- [Description of the task]
Only one stretch of the listing below is wanted. Begin at the line that has "common name: rodent", stop after the line that has "common name: cat", and repeat every line in between exactly.
::: Exercise materials :::
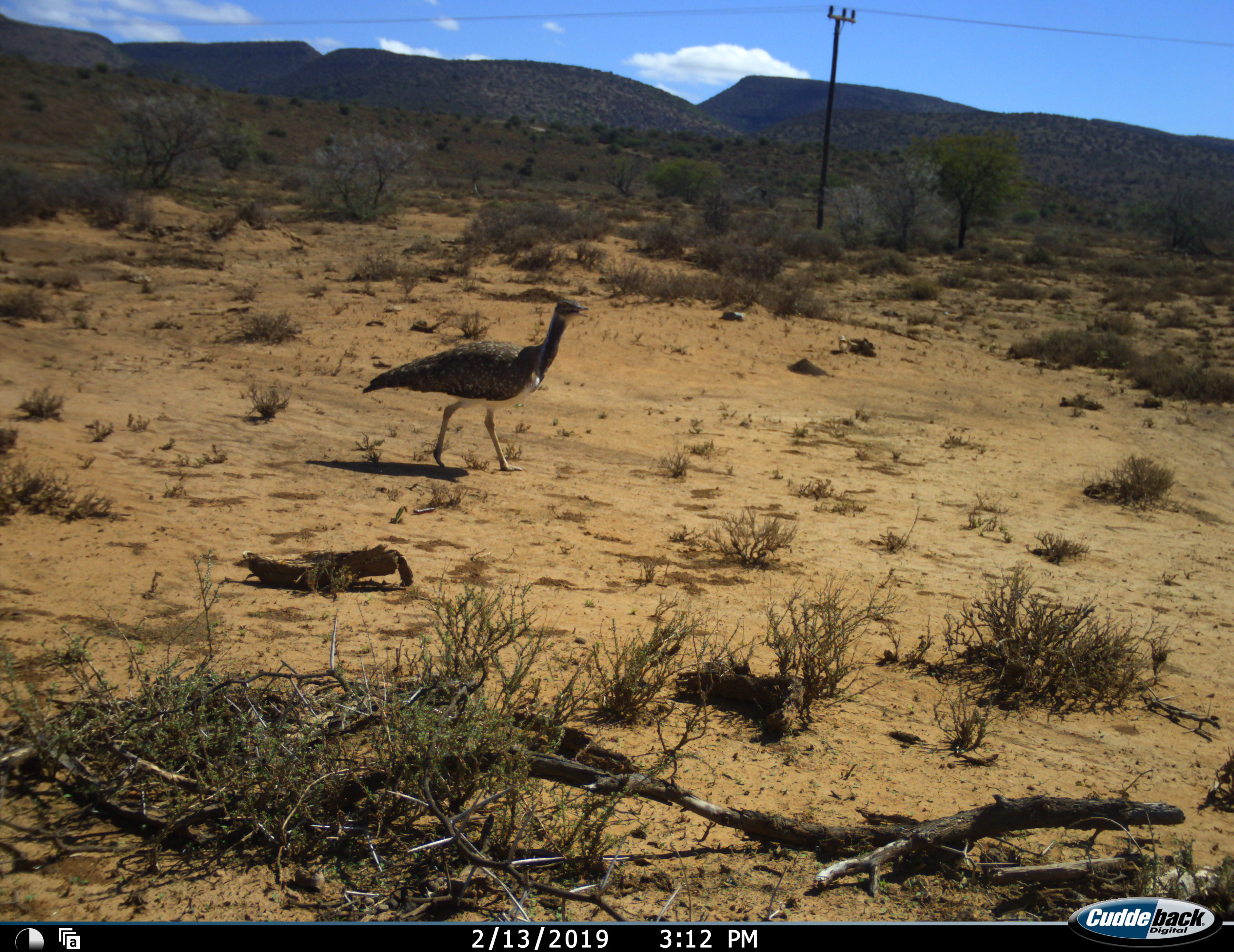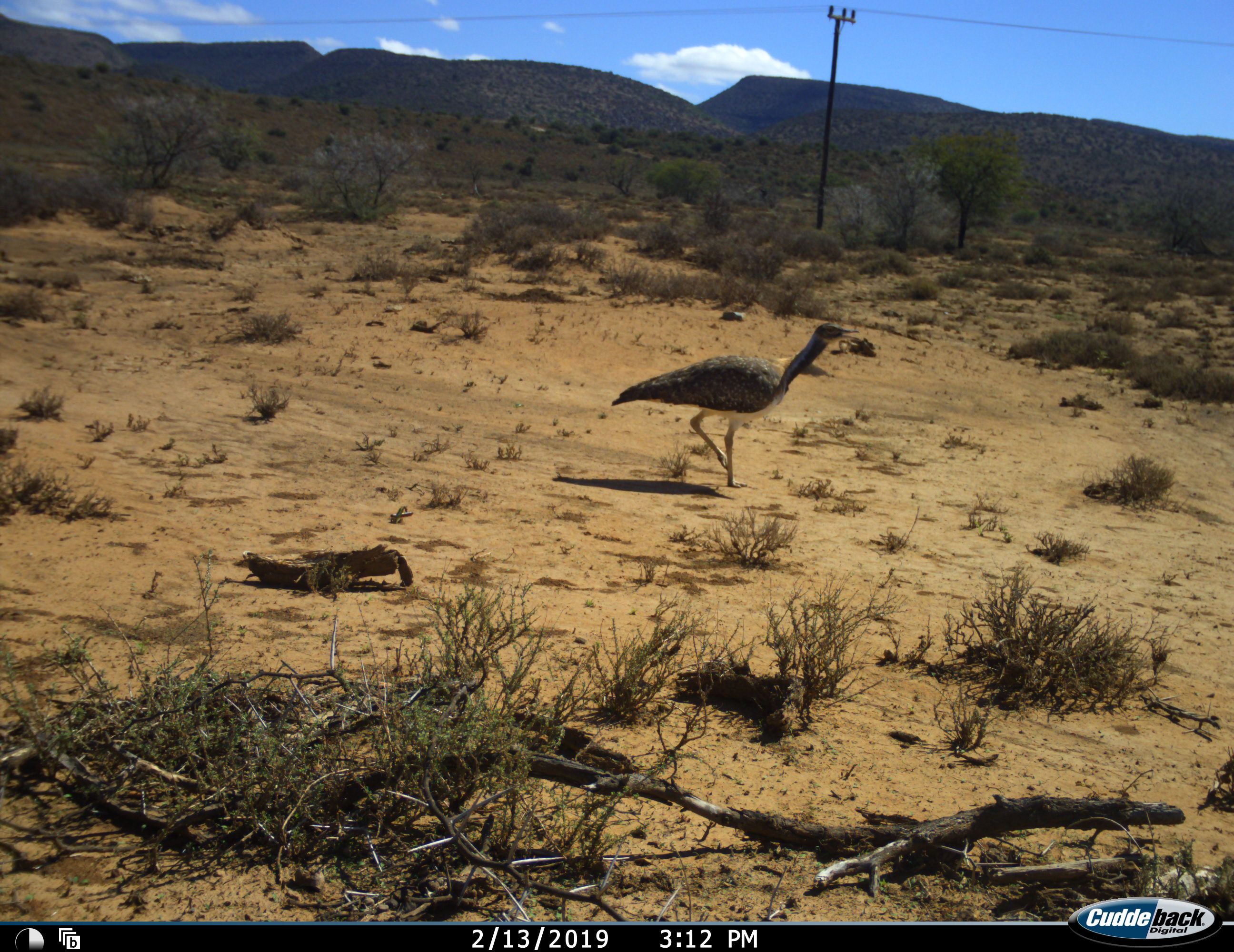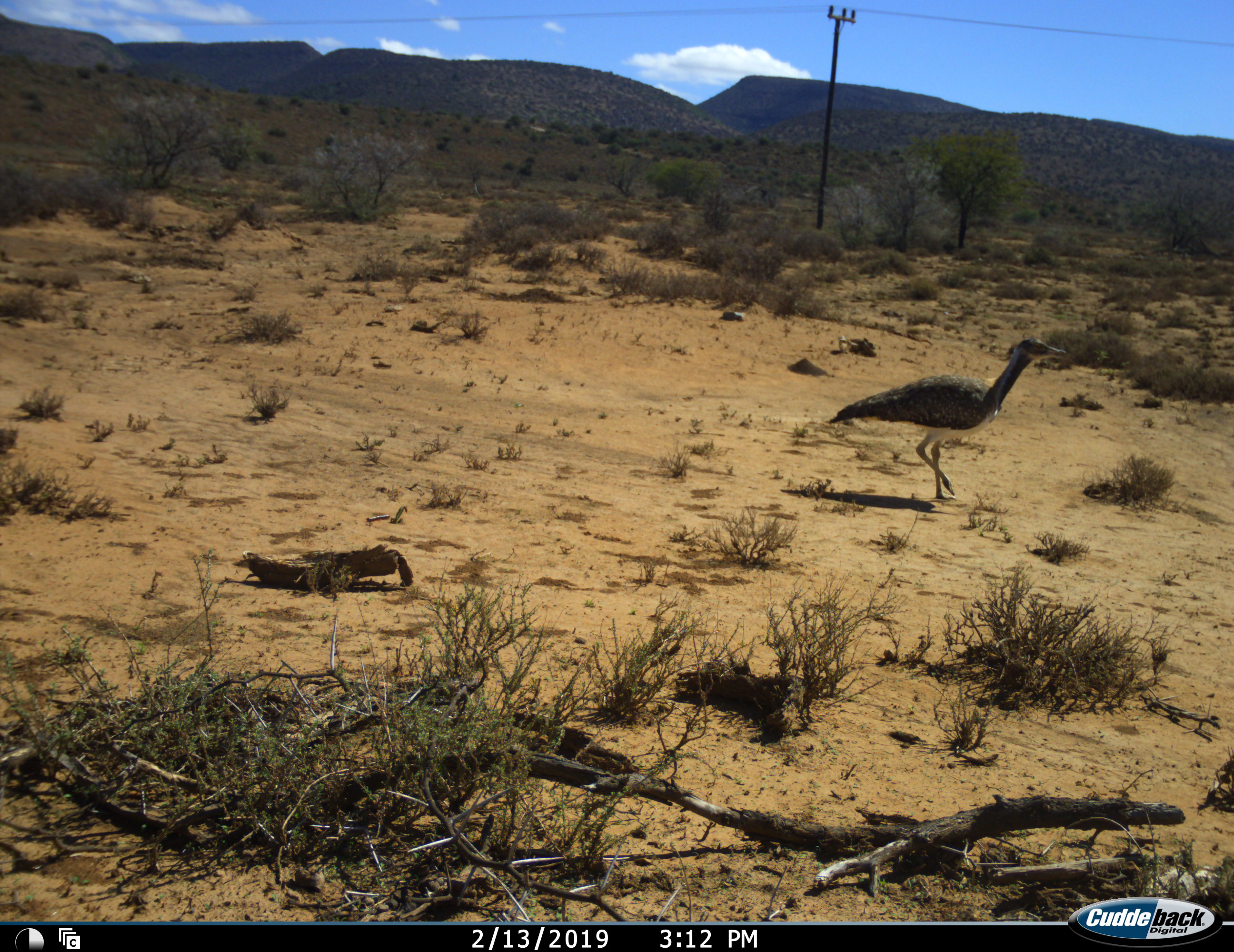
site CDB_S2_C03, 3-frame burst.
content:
:::
::: Exercise materials :::
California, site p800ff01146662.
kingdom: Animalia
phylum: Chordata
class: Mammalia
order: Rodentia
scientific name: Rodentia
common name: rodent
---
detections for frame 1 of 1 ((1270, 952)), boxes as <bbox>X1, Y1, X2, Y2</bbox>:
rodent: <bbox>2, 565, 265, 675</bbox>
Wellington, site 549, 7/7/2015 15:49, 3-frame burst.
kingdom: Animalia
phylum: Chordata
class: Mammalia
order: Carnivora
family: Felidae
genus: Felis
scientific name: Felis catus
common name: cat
:::
- [Task answer]
common name: rodent
---
detections for frame 1 of 1 ((1270, 952)), boxes as <bbox>X1, Y1, X2, Y2</bbox>:
rodent: <bbox>2, 565, 265, 675</bbox>
Wellington, site 549, 7/7/2015 15:49, 3-frame burst.
kingdom: Animalia
phylum: Chordata
class: Mammalia
order: Carnivora
family: Felidae
genus: Felis
scientific name: Felis catus
common name: cat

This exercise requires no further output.